If $R$ and $f$ have not been given, then they're arbitrary. $f$ is just a function - there is no $X$ or $Y$ to think about, and the universal set isn't relevant. In general, when asked to prove a statement in first-order logic, you are intended to prove that the statement holds no matter what, so the universal set can't possibly be relevant. $f$ is just a function that turns things into other things. For all we know, $f(2)$ might be $3$, or it might be "hamster".
Let's translate the sentence. $\exists x\exists y(yRf(x) \rightarrow xRx)$ begins with an existential quantifier, so it means that for some $x$, $\exists y(yRf(x) \rightarrow xRx)$. Peeling away the second quantifier, we have that for some $x$ and some $y$, $yRf(x) \rightarrow xRx$.

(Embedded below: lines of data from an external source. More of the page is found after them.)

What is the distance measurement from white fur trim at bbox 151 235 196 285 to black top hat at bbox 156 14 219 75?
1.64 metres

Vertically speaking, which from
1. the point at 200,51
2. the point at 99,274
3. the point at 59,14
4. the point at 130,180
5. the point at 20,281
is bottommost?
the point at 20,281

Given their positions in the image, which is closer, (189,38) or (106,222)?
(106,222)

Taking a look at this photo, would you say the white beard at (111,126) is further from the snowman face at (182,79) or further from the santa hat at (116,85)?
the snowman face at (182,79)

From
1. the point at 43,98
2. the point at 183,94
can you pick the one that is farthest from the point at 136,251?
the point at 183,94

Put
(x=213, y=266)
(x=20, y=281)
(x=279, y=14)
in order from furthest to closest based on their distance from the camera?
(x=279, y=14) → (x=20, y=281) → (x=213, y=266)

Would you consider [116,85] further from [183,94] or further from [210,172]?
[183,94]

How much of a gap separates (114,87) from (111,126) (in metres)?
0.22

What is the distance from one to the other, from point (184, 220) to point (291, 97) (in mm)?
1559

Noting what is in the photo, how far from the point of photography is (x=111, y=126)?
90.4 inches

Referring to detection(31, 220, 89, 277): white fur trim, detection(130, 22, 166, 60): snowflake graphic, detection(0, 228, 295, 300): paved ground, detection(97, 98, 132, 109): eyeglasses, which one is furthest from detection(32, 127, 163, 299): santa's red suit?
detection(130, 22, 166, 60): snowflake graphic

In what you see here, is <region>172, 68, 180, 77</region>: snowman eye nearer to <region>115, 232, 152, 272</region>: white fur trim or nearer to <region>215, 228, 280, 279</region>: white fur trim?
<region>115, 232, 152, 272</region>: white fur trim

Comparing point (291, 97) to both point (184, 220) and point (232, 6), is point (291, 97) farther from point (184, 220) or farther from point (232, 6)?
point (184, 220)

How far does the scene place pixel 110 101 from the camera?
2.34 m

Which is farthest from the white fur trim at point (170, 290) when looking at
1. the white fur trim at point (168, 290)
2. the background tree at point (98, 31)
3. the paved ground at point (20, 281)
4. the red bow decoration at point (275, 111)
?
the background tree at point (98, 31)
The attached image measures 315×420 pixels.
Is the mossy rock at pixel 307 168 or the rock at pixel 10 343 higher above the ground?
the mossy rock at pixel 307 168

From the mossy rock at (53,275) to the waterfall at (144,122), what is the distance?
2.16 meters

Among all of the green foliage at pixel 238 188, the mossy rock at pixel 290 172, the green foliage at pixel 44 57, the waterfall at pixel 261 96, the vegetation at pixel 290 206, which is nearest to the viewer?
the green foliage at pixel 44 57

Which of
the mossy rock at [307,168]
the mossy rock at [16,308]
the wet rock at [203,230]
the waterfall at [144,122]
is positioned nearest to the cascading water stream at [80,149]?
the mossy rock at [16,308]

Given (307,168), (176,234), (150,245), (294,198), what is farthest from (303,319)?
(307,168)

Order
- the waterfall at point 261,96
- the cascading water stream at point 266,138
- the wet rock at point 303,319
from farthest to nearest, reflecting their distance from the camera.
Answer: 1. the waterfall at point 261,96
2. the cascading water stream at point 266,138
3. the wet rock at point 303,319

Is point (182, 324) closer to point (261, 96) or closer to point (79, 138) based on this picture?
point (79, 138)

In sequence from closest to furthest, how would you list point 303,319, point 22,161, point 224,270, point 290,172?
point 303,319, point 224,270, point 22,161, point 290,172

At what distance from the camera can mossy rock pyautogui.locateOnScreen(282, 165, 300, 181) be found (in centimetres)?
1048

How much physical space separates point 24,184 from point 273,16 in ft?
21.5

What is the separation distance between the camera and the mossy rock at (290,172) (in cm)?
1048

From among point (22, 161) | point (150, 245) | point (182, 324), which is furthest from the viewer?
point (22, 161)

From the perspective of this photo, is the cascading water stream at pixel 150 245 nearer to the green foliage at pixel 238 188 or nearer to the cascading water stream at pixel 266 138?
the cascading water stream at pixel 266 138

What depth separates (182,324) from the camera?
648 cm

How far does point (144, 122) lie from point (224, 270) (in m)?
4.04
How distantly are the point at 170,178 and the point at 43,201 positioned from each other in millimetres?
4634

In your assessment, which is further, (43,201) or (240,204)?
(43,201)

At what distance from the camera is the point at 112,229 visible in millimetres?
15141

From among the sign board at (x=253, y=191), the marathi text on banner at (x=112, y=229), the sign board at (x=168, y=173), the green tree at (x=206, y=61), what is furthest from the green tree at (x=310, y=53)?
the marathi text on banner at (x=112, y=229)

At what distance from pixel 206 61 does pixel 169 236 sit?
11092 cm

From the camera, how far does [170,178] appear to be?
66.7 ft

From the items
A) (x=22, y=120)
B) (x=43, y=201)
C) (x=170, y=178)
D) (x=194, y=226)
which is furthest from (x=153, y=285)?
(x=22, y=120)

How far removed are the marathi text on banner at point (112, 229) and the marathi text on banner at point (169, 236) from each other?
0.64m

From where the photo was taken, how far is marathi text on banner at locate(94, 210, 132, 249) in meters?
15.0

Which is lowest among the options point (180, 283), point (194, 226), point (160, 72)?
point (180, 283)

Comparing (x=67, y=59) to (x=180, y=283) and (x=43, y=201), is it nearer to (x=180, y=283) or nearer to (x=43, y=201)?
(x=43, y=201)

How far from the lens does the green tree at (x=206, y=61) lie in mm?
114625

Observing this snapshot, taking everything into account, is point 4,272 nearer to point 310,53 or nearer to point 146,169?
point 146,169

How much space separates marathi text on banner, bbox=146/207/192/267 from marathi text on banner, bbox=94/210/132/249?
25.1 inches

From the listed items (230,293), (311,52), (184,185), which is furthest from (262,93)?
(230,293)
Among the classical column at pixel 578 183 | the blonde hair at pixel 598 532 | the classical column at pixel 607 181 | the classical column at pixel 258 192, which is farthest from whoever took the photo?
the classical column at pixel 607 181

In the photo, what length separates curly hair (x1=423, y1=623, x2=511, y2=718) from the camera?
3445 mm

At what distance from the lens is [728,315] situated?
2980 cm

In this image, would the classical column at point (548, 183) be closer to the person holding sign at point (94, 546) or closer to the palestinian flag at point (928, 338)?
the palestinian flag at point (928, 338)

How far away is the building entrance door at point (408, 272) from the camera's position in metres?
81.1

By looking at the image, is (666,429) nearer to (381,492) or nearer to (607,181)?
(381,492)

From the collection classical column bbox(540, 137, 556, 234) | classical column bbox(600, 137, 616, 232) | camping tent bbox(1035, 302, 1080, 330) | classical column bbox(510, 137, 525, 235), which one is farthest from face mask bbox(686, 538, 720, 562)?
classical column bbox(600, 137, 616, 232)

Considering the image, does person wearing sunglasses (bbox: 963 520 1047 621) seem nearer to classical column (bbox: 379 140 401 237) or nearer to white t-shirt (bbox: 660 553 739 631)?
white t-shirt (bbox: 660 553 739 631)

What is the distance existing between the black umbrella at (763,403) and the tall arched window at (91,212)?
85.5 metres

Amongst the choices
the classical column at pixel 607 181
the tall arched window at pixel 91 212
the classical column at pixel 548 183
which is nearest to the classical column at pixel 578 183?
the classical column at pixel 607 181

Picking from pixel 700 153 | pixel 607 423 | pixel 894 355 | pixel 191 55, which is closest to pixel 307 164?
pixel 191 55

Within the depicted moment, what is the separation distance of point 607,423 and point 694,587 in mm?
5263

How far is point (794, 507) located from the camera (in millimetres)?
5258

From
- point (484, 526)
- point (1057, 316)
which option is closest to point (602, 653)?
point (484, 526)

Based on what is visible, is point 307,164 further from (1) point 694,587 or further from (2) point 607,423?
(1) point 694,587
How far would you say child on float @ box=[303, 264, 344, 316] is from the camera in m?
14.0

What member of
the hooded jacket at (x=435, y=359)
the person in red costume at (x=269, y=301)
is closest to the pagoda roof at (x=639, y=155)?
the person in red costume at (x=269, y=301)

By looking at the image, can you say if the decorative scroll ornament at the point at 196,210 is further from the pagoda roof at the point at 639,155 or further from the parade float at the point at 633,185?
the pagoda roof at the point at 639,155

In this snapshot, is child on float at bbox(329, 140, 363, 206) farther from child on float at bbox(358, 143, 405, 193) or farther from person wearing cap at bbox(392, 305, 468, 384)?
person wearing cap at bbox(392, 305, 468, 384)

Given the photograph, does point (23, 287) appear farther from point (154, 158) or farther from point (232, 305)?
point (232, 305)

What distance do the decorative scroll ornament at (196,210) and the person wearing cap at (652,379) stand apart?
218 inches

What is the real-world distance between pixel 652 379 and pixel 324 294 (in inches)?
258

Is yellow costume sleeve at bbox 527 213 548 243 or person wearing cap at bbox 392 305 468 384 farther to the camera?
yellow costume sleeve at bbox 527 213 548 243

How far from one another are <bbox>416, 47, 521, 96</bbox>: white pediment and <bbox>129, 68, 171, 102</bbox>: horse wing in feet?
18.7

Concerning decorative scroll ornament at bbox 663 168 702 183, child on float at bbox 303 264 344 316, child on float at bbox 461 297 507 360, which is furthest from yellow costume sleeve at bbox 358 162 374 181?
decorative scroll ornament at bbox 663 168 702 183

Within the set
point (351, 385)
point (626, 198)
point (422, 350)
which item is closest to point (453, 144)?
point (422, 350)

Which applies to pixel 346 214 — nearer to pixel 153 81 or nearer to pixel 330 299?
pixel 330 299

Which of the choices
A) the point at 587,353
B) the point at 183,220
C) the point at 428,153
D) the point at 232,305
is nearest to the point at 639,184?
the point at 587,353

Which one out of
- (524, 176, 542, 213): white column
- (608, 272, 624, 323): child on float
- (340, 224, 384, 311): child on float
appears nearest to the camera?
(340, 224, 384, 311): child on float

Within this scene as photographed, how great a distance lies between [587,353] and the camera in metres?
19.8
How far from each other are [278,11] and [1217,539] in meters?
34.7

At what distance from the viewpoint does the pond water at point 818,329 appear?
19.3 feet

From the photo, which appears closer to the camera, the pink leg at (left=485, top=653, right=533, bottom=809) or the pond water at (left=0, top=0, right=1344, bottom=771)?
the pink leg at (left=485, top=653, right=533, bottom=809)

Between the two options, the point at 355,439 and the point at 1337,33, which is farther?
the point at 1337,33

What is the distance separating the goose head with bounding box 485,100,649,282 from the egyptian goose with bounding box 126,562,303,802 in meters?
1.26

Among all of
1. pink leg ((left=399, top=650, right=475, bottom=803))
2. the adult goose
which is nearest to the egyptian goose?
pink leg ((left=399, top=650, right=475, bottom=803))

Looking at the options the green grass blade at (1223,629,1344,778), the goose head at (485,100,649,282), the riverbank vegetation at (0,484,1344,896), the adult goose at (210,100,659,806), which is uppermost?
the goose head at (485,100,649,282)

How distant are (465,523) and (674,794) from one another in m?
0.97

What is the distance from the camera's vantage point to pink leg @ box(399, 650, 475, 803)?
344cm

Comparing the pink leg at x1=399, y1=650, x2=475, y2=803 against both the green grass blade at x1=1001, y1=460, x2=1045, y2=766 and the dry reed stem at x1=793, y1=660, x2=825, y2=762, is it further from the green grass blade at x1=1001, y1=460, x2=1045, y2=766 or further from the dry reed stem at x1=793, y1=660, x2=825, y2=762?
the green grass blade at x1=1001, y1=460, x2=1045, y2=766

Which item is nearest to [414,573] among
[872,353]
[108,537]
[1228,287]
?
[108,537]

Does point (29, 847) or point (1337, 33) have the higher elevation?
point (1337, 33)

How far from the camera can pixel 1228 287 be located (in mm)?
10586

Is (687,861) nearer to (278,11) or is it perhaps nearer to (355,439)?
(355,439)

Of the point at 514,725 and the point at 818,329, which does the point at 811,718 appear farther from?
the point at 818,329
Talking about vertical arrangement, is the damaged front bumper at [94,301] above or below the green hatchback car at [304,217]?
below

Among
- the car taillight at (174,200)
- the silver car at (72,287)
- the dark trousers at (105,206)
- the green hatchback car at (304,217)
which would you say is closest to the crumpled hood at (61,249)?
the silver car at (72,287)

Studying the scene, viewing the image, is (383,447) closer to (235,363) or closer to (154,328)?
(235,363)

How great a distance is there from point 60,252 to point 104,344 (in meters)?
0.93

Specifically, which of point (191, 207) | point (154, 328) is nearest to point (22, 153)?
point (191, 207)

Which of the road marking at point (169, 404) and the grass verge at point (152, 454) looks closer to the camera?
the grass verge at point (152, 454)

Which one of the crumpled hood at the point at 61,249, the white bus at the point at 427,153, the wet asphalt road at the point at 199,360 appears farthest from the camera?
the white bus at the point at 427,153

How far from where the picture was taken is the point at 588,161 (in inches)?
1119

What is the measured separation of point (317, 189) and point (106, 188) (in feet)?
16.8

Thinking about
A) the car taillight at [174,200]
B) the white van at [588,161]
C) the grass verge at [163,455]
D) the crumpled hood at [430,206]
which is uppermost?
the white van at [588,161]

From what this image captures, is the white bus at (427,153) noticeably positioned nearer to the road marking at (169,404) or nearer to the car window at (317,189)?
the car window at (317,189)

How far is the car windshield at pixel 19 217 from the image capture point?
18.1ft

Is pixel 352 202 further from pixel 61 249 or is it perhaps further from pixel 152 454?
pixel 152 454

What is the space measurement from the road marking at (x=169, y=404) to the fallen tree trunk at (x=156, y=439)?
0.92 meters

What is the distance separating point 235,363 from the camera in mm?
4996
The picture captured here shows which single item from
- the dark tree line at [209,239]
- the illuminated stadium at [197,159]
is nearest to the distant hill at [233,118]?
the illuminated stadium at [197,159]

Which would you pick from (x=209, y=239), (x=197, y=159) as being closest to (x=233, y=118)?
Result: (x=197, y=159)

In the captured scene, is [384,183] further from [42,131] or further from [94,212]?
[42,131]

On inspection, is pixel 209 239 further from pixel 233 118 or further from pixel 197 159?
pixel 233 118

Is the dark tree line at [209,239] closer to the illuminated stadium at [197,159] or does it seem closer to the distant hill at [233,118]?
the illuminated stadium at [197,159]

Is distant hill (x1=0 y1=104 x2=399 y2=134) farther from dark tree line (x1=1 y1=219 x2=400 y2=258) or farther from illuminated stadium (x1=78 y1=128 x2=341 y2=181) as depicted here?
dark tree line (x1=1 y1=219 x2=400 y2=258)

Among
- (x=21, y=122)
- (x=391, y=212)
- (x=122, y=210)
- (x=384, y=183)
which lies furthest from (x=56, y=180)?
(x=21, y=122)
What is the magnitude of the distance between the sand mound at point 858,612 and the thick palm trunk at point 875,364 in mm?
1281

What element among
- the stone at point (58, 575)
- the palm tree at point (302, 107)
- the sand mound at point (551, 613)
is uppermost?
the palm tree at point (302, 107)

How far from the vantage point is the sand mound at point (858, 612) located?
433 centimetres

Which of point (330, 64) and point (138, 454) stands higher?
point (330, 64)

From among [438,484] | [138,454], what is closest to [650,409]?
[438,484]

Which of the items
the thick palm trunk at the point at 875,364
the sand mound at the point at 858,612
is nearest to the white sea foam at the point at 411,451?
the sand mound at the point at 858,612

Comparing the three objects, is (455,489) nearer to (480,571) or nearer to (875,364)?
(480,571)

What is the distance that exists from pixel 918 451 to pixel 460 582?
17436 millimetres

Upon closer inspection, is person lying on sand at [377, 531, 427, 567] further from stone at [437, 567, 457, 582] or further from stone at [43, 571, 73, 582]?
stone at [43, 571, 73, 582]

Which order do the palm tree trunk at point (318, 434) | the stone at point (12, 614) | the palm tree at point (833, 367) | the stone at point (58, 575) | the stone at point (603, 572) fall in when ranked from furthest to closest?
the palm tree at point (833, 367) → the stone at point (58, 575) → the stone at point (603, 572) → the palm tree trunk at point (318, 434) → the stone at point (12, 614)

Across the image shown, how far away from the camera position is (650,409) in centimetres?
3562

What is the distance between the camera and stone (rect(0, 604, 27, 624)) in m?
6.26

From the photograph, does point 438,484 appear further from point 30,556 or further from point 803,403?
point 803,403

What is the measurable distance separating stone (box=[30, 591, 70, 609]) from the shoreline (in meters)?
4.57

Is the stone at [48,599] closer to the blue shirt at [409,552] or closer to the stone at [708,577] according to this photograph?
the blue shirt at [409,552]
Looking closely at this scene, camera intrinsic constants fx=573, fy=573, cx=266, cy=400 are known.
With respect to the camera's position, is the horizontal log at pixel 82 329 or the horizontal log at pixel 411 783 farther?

When I don't know what a relation is, I like to translate it as "is related to" (so $xRy$ means "$x$ is related to $y$"). So this conditional statement $yRf(x) \rightarrow xRx$ reads as "if $y$ is related to $f(x)$, then $x$ is related to $y$". So the entire sentence translates to "for some $x$ and some $y$, if $y$ is related to $f(x)$ then $x$ is related to $x$".
This is actually quite difficult to think about - what's particularly confusing, and what I imagine is making it hard for you, is that the phrases "$y$ is related to $f(x)$" and "$x$ is related to $x$" don't really seem to have anything to do with each other, without knowing more about $R$ and $f$. So concentrate on vacuous truth - remember, there's a couple of "cheaty" ways to make an "if-then" sentence true. First, you could make the consequent true; or, you could make the antecedent false. In that case, that means that we would only need $xRx$ or $\neg yRf(x)$. Translating again, this is our new sentence:
"For some $x$ and some $y$, either $x$ is related to $x$ or $y$ isn't related to $f(x)$".
Now, that "some $x$ and some $y$" means we just need one pair for which this works - we're not talking about everything. If we can find one thing to be $x$ so that $xRx$, we're done, and we don't care about $f$! If not, well then that means that $yRy$ never holds. Can you find a way to use that to find a $y$ so that $yRf(x)$ does not hold?